Twenty-six patients with pulmonary nodules on chest CT were examined with PET and the tracers (18)F-FDG and (18)F-FLT. Tumoral uptake was determined by calculation of standardized uptake value (SUV). Within 2 wk, patients underwent resective surgery or had core biopsy. Proliferative activity was estimated by counting nuclei stained with the Ki-67-specific monoclonal antibody MIB-1 per total number of nuclei in representative tissue specimens. The correlation between the percentage of proliferating cells and the SUVs for (18)F-FLT and (18)F-FDG was determined using linear regression analysis.
Eighteen patients had malignant tumors (13 with non-small cell lung cancer [NSCLC], 1 with small cell lung cancer, and 4 with pulmonary metastases from extrapulmonary tumors); 8 had benign lesions. In all visible lesions, mean (18)F-FDG uptake was 4.1 (median, 4.4; SD, 3.0; range, 1.0-10.6), and mean (18)F-FLT uptake was 1.8 (median, 1.2; SD, 2.0; range, 0.8-6.4). Statistical analysis revealed a significantly higher uptake of (18)F-FDG than of (18)F-FLT (Mann-Whitney U test, P < 0.05). (18)F-FLT SUV correlated better with proliferation index (P < 0.0001; r = 0.92) than did (18)F-FDG SUV (P < 0.001; r = 0.59). With the exception of 1 carcinoma in situ, all malignant tumors showed increased (18)F-FDG PET uptake. (18)F-FLT PET was false-negative in the carcinoma in situ, in another NSCLC with a low proliferation index, and in a patient with lung metastases from colorectal cancer. Increased (18)F-FLT uptake was related exclusively to malignant tumors. By contrast, (18)F-FDG PET was false-positive in 4 of 8 patients with benign lesions.

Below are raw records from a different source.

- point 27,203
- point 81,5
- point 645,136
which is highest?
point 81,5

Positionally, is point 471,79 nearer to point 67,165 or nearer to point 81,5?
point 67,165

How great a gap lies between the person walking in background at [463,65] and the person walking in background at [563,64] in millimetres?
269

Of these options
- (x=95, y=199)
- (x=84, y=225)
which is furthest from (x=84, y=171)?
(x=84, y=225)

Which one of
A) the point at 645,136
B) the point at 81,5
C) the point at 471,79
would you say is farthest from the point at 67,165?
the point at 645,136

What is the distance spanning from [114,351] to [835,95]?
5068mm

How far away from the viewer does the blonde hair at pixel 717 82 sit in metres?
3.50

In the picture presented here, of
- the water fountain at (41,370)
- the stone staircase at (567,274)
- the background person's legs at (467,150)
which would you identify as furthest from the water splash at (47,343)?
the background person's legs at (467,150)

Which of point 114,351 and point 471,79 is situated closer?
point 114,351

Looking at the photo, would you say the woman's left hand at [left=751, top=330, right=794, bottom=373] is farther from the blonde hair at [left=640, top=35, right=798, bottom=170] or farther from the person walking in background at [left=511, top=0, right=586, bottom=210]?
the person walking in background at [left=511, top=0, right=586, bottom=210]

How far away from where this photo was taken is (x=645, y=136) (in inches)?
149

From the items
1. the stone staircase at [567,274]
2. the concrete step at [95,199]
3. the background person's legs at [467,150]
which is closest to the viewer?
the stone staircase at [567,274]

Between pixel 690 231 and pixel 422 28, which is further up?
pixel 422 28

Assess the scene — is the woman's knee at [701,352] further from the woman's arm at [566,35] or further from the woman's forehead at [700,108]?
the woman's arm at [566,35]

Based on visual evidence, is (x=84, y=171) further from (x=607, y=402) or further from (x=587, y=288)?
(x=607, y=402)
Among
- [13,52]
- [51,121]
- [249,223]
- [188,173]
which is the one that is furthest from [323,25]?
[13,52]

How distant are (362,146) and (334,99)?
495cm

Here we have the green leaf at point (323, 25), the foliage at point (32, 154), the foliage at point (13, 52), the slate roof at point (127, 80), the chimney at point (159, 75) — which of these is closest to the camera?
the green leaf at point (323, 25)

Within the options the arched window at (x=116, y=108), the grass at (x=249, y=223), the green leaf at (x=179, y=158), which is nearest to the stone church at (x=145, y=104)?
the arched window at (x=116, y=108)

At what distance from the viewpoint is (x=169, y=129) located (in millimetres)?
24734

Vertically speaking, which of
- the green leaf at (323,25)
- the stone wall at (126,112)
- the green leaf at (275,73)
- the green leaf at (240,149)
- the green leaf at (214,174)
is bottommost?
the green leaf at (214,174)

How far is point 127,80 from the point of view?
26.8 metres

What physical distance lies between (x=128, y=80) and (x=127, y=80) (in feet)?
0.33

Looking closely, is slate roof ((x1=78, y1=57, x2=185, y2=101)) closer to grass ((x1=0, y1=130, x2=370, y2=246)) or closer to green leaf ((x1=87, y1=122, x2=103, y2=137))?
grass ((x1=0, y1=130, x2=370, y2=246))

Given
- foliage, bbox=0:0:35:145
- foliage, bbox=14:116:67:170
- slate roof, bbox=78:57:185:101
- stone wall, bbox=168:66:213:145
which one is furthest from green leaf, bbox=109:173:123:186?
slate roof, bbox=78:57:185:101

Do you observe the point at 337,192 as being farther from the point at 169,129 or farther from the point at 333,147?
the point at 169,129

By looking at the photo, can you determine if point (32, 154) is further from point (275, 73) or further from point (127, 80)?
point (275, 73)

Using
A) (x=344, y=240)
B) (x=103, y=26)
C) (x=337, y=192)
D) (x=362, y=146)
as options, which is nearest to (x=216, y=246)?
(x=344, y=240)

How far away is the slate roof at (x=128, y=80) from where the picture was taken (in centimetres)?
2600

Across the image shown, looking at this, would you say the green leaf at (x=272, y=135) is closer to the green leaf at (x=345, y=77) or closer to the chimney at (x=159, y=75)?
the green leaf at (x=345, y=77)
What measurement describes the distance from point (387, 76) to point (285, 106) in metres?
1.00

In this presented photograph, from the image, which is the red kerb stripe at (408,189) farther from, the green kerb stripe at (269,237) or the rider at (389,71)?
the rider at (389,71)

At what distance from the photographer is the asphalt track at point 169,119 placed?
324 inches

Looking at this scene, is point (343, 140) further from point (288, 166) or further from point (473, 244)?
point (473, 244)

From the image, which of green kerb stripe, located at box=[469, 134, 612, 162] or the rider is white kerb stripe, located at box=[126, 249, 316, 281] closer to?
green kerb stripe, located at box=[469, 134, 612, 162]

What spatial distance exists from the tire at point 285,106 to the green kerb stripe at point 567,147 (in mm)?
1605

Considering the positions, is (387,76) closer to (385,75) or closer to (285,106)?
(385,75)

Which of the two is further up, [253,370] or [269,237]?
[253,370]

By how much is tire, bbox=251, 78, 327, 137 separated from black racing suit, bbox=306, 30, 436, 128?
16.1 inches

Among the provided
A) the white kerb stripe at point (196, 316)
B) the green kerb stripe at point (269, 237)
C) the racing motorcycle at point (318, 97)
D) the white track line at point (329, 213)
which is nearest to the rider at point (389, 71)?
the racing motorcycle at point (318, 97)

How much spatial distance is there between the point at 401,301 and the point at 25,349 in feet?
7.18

(18)F-FLT uptake correlates better with proliferation of lung tumors than does uptake of (18)F-FDG and might be more useful as a selective biomarker for tumor proliferation.
最近,有人提出将胸苷类似物3'-脱氧-3'-(18)F-氟胸苷(FLT)用于肿瘤增殖成像。在这项前瞻性研究中,我们检验了(18)F-FLT在确定新诊断的肺结节增殖活性方面是否比(18)F-FDG更具优势。

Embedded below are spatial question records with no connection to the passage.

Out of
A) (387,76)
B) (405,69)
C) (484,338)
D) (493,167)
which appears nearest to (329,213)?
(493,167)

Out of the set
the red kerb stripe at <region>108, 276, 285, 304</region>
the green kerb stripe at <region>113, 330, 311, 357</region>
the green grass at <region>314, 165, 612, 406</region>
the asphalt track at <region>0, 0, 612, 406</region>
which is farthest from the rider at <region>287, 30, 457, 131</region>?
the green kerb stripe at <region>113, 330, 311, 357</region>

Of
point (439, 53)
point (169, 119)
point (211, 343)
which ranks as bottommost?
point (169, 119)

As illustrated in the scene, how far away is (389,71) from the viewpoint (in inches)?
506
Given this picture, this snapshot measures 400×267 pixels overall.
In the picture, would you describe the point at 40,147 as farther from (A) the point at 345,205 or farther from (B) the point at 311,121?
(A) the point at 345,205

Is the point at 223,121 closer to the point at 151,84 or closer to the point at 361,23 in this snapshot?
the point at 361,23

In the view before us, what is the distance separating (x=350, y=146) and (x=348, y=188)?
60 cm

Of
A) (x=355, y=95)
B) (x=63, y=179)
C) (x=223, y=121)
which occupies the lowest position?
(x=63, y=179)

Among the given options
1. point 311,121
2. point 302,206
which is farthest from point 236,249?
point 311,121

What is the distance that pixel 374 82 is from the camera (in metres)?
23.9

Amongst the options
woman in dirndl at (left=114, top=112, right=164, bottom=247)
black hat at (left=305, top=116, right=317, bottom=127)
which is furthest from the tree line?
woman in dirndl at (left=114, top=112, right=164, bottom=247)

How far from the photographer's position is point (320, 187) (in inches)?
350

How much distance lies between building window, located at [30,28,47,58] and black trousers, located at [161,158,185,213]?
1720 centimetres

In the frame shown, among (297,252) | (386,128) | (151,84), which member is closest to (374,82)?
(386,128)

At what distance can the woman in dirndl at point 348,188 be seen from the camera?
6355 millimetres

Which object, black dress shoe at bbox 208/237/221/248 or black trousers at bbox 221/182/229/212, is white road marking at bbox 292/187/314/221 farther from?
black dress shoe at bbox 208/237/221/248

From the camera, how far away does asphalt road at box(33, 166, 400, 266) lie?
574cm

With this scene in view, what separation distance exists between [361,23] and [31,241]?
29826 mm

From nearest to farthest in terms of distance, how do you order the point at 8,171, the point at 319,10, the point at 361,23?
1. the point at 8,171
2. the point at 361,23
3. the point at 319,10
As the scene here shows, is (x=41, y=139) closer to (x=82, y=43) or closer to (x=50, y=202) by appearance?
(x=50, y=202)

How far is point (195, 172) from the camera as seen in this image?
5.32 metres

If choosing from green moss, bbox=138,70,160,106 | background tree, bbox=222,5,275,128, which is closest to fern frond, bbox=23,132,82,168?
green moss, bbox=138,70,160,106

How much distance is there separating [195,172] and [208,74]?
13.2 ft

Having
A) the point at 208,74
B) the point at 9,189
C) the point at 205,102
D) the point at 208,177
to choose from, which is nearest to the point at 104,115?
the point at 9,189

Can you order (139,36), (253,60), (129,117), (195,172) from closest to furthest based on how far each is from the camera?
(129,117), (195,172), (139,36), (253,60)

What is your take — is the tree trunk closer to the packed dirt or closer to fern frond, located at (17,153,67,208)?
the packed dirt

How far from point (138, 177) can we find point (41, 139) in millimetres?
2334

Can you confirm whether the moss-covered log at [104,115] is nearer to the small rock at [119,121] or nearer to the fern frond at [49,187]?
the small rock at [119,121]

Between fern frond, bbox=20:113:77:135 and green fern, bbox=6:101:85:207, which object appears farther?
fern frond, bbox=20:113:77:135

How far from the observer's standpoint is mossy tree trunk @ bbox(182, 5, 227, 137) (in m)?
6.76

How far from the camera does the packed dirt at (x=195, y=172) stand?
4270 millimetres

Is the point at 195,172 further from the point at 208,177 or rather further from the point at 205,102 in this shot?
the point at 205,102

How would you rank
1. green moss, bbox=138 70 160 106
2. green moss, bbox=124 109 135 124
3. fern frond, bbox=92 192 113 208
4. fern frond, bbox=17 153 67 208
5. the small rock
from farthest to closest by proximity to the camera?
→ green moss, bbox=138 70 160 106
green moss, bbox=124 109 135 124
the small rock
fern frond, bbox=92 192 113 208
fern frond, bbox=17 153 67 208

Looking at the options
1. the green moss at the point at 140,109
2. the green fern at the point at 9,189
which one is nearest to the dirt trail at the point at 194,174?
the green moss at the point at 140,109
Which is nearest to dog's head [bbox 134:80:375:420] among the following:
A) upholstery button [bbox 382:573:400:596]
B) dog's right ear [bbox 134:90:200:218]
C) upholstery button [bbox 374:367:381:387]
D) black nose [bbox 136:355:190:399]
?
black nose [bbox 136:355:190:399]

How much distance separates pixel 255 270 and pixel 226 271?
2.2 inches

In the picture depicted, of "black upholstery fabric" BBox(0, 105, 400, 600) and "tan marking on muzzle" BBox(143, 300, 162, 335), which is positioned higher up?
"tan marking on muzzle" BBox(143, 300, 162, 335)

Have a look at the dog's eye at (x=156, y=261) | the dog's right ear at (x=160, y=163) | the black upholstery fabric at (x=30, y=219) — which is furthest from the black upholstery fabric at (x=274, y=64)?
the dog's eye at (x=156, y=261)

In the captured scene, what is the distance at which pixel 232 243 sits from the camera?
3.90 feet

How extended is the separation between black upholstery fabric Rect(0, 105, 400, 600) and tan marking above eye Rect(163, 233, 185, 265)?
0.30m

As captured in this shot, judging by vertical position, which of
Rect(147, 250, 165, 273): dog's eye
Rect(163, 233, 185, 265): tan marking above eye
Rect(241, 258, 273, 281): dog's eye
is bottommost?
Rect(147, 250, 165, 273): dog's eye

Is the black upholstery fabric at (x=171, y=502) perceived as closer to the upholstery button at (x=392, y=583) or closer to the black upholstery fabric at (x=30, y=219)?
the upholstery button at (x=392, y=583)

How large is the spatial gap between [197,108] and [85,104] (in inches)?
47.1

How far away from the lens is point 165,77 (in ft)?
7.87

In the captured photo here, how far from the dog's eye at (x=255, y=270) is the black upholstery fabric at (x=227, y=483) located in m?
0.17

对26例胸部CT发现有肺结节的患者进行PET检查,并使用示踪剂(18)F-FDG和(18)F-FLT。通过计算标准化摄取值(SUV)来确定肿瘤摄取情况。在2周内,患者接受了切除手术或进行了核心活检。通过对代表性组织标本中用Ki-67特异性单克隆抗体MIB-1染色的细胞核与总细胞核数进行计数,来评估增殖活性。使用线性回归分析确定增殖细胞百分比与(18)F-FLT和(18)F-FDG的SUV之间的相关性。
18例患者患有恶性肿瘤(13例非小细胞肺癌[NSCLC],1例小细胞肺癌,4例肺外肿瘤肺转移);8例有良性病变。在所有可见病变中,(18)F-FDG的平均摄取量为4.1(中位数,4.4;标准差,3.0;范围,1.0 - 10.6),(18)F-FLT的平均摄取量为1.8(中位数,1.2;标准差,2.0;范围,0.8 - 6.4)。统计分析显示,(18)F-FDG的摄取量显著高于(18)F-FLT(曼-惠特尼U检验,P < 0.05)。与(18)F-FDG的SUV相比,(18)F-FLT的SUV与增殖指数之间的相关性更好(P < 0.0001;r = 0.92),而(18)F-FDG的SUV与增殖指数的相关性为P < 0.001;r = 0.59。除1例原位癌外,所有恶性肿瘤的(18)F-FDG PET摄取均增加。(18)F-FLT PET在原位癌、另1例增殖指数较低的NSCLC以及1例结直肠癌肺转移患者中呈假阴性。(18)F-FLT摄取增加仅与恶性肿瘤有关。相比之下,8例良性病变患者中有4例(18)F-FDG PET呈假阳性。
(18)F-FLT摄取与肺肿瘤增殖的相关性优于(18)F-FDG摄取,可能作为肿瘤增殖的一种更具选择性的生物标志物更有用。